• [DOCUMENT PASSAGE]:

>>>

Faithful to Save: Pannenberg on God’s Reconciling Action

Written by Kent Eilers Reviewed By Timothy Baylor

Without question, Wolfhart Pannenberg is one of the most creative and powerful theological thinkers of the late twentieth century. Friends and foes alike have acclaimed his Systematic Theology as one of the most, if not the most significant theological offering since the Church Dogmatics, and for those familiar with this work, it is not hard to see why. Pannenberg's theology is a sweeping re-imagination of the whole of Christian theology in light of the eschaton. It is energetic, exciting, and endlessly resourceful. And yet, his thought is often portrayed in the secondary literature as flat, two-dimensional, lacking any nuance, contour, or resiliency. In fact, students who never read a word of Pannenberg but receive his thought only by way of the secondary literature might be hard pressed, on the basis of these descriptions, to discern any distinction whatsoever between him and Hegel.

<<<

• [PROMPT A]: Retype the Pannenberg review in full, word for word.
These records bear no relation to the Pannenberg review.

Stored data:
>>>

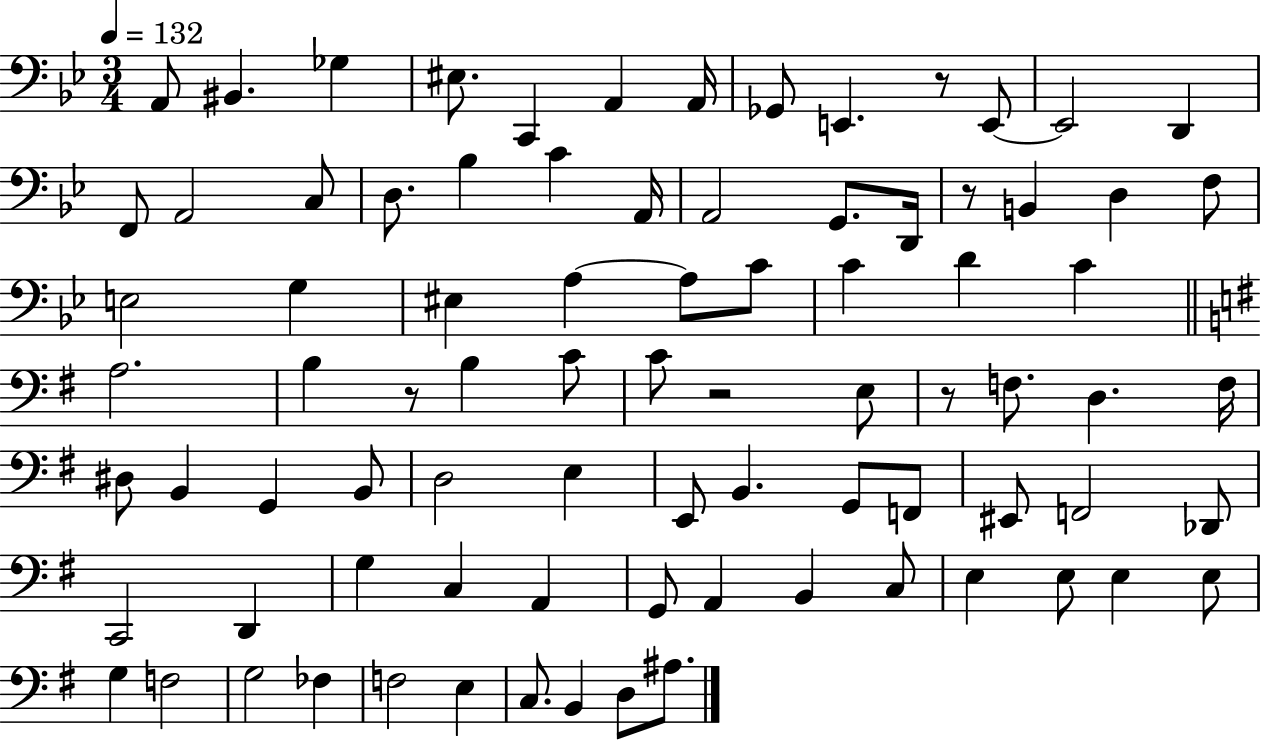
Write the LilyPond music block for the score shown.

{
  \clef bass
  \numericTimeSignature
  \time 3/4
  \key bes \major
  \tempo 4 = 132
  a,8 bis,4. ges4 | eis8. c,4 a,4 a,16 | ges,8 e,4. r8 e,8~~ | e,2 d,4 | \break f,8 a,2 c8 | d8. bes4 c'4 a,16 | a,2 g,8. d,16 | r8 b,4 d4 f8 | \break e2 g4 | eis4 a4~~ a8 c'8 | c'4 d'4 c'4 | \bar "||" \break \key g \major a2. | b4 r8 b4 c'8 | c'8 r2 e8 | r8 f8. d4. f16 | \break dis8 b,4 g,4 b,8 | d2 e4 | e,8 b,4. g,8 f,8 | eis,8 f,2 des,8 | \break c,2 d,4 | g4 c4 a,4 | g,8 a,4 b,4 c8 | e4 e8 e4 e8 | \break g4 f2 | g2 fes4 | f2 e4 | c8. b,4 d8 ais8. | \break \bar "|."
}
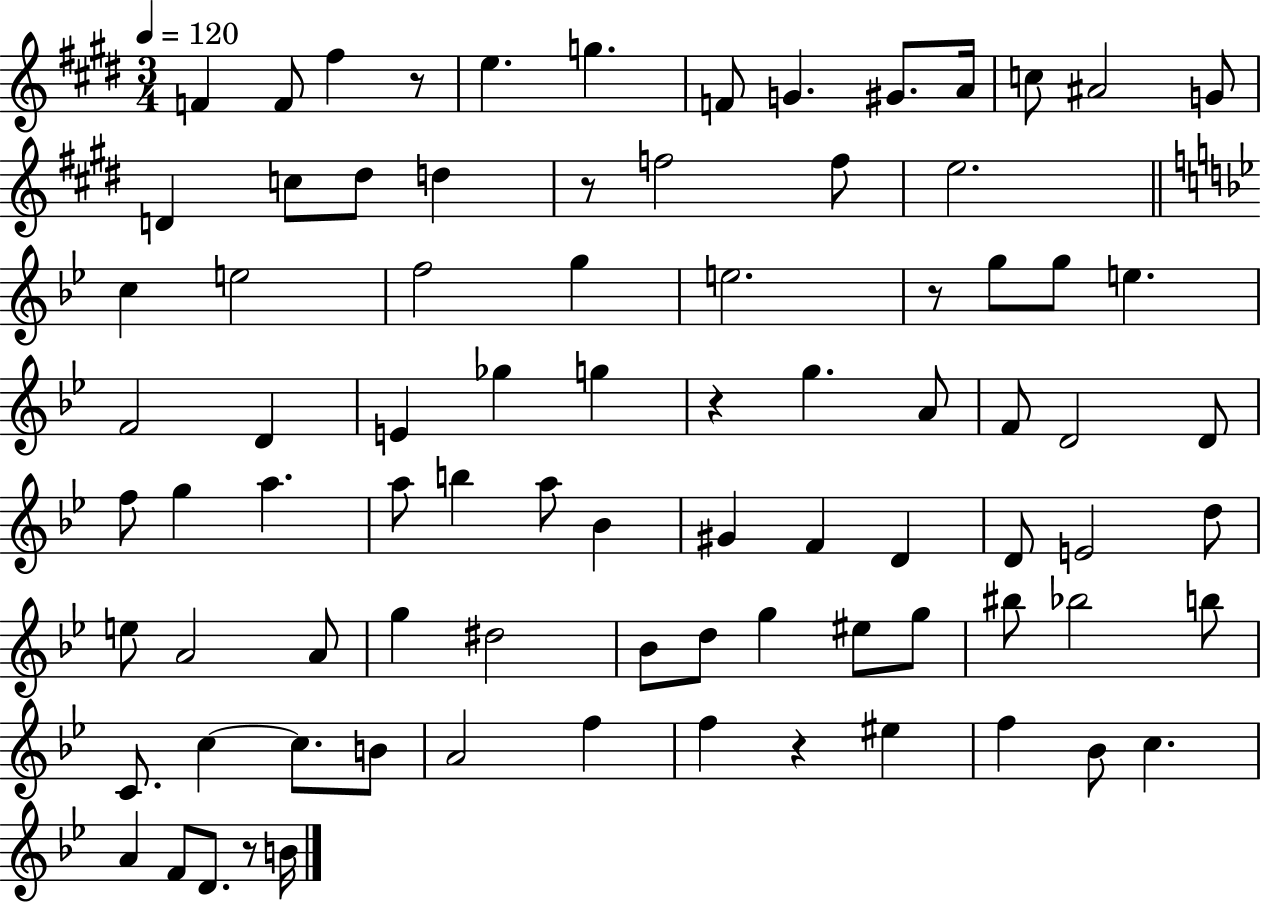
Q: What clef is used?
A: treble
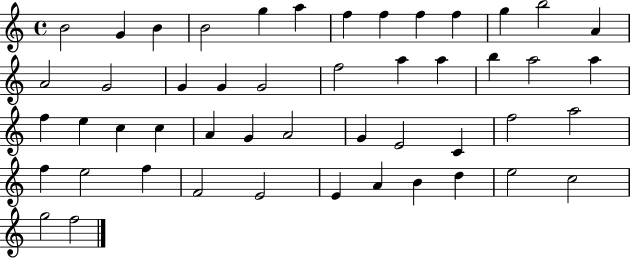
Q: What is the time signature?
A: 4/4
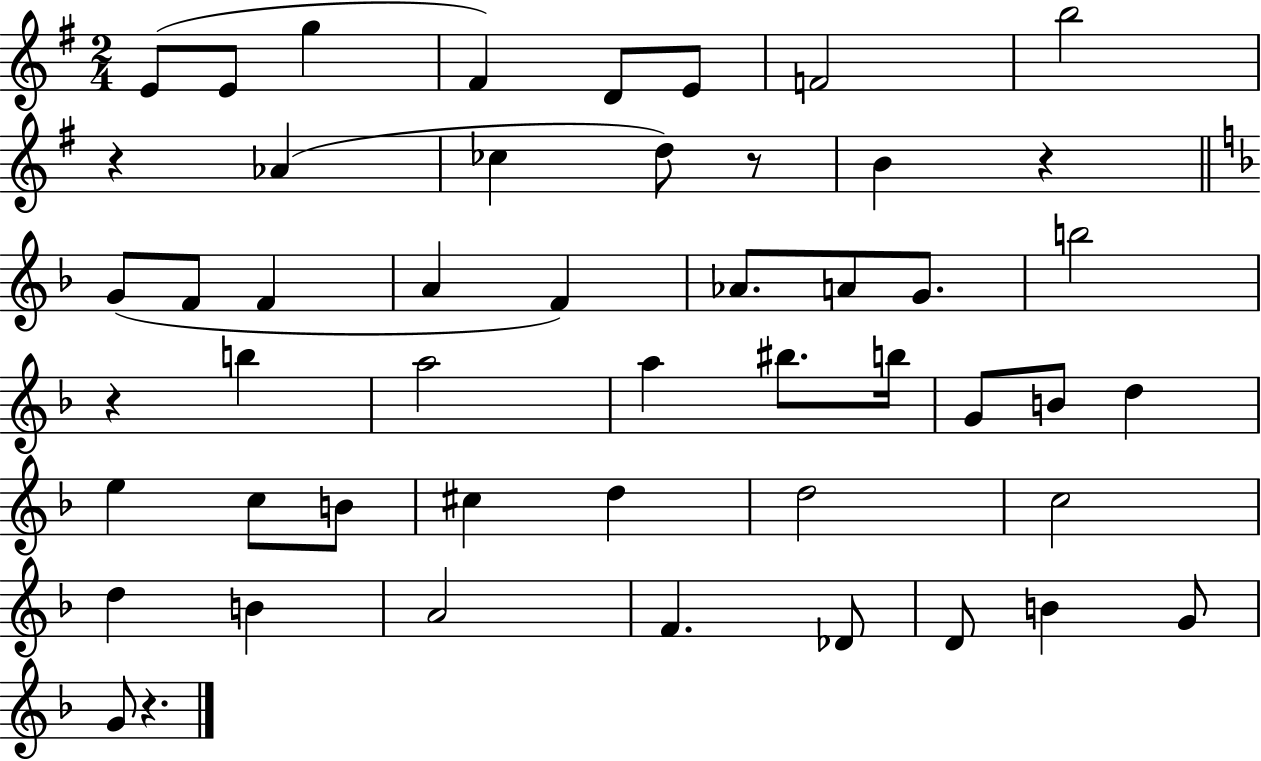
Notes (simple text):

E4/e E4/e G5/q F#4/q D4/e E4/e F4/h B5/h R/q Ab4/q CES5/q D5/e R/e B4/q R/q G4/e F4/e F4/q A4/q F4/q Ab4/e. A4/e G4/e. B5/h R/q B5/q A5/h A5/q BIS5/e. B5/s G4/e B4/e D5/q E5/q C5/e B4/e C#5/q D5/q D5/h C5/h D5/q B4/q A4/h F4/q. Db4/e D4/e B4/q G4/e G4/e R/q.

<<<

• [PROMPT B]: Filter the records to keep only the lines that contain the string "What".

• [ANSWER A]:
Faithful to Save: Pannenberg on God’s Reconciling Action

Written by Kent Eilers Reviewed By Timothy Baylor

Without question, Wolfhart Pannenberg is one of the most creative and powerful theological thinkers of the late twentieth century. Friends and foes alike have acclaimed his Systematic Theology as one of the most, if not the most significant theological offering since the Church Dogmatics, and for those familiar with this work, it is not hard to see why. Pannenberg's theology is a sweeping re-imagination of the whole of Christian theology in light of the eschaton. It is energetic, exciting, and endlessly resourceful. And yet, his thought is often portrayed in the secondary literature as flat, two-dimensional, lacking any nuance, contour, or resiliency. In fact, students who never read a word of Pannenberg but receive his thought only by way of the secondary literature might be hard pressed, on the basis of these descriptions, to discern any distinction whatsoever between him and Hegel.

• [ANSWER B]:
Q: What clef is used?
Q: What is the time signature?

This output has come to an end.